Thanks Tahir. I understand. I don’t have a sample of expected output EPUB to share with you. I am trying to generate my first epub with aspose.word. Perhaps we could have a teams call so I would be able to explain my requirement. In brief my requirement is,

  • there is a component which takes .doc or .docx file as input
  • that component output is a .epub file
  • component uses aspose.word to create a .epub from word document
  • .epub has some requirements to meet
    • each page of word document there must be a separate html file
    • other assets like images, styles, scripts, fonts must be extracted to its own file
    • toc must be generated with links to html pages
    • package.opf file must be generated with link to toc.html
  • the issue is in the step “each page of word document there must be a separate html file”
  • lets take very simple word document with 6 pages attached here (shows in the bottom page 1 of 6 when open in MS word)
  • I hope “page 1 of 6” when open in MS word indicates it has six pages
  • Is that indicates it has 6 page breaks
  • I want to split word document to 6 html pages since it has 6 pages when open in MS word
  • so that .epub has 6 .html files inside
  • it would be great if you could share sample code to achieve thissample.zip (705.2 KB)

@nirmalap

We suggest you please use the following code example to get the desired output. Hope this helps you.

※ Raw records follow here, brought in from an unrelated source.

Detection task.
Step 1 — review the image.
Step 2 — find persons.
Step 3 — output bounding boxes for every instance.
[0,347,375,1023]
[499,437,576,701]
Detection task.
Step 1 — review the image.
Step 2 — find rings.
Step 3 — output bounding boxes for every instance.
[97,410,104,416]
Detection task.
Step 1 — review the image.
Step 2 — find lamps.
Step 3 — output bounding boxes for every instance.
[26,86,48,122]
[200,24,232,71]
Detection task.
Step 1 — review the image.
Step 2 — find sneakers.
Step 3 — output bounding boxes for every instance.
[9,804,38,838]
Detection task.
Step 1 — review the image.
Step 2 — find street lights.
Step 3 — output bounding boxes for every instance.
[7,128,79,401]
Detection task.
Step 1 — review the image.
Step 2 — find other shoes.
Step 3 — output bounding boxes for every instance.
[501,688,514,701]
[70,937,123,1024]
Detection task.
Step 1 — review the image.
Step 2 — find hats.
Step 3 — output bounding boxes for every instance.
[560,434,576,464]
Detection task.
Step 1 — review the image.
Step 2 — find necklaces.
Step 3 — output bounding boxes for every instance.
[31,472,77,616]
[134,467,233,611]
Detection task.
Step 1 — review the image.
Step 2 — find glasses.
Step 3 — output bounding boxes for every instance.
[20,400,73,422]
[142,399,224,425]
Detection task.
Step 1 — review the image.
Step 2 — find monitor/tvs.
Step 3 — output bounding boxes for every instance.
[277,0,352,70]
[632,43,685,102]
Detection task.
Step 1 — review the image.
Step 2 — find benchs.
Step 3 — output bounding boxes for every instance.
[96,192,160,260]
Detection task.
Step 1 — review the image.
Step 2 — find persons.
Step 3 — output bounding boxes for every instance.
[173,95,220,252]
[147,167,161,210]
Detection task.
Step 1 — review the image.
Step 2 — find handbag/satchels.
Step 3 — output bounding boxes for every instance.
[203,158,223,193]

Please get the PageSplitter code from following Github link.
https://reference.aspose.com/words/java/com.aspose.words/Document#extractPages(int,int)

Document doc = new Document(MyDir + "Bozarth_ch05_ed.doc");
doc.acceptAllRevisions();
System.out.println("Actual page count : "+doc.getPageCount());
DocumentPageSplitter splitter = new DocumentPageSplitter(doc);
Document epub = splitter.getDocumentOfPageRange(1, doc.getPageCount());
epub.acceptAllRevisions();
HtmlSaveOptions saveOptions = new HtmlSaveOptions();
saveOptions.setEncoding(Charset.forName("UTF-8"));
saveOptions.setDocumentSplitCriteria(DocumentSplitCriteria.SECTION_BREAK);
saveOptions.setExportDocumentProperties(true);
saveOptions.setSaveFormat(SaveFormat.EPUB);
epub.save(MyDir + "20.9.epub", saveOptions);

Thanks Tahir. Let me try and get back.

@nirmalap

Please feel free to ask if you have any question about Aspose.Words, we will be happy to help you.

A post was split to a new topic: Purchase aspose.words package for developer OEM license

@nirmalap

It is to inform you that the issue which you are facing is actually not a bug in Aspose.Words. So, we have closed this issue (WORDSJAVA-2465) as ‘Not a Bug’.

Aspose.Words correctly splits pages when DocumentSplitCriteria is applied, and there are 86 HTML documents inside the produced Epub publication. However, a whole page (an HTML document) does not fit a window of an Epub reader, and it splits the page to fit it. If you reduce the size of an Epub reader window, it increases the count of pages. So, it’s an internal page numbering of an Epub reader.

Thanks Tahir.

@nirmalap

Please feel free to ask if you have any question about Aspose.Words, we will be happy to help you.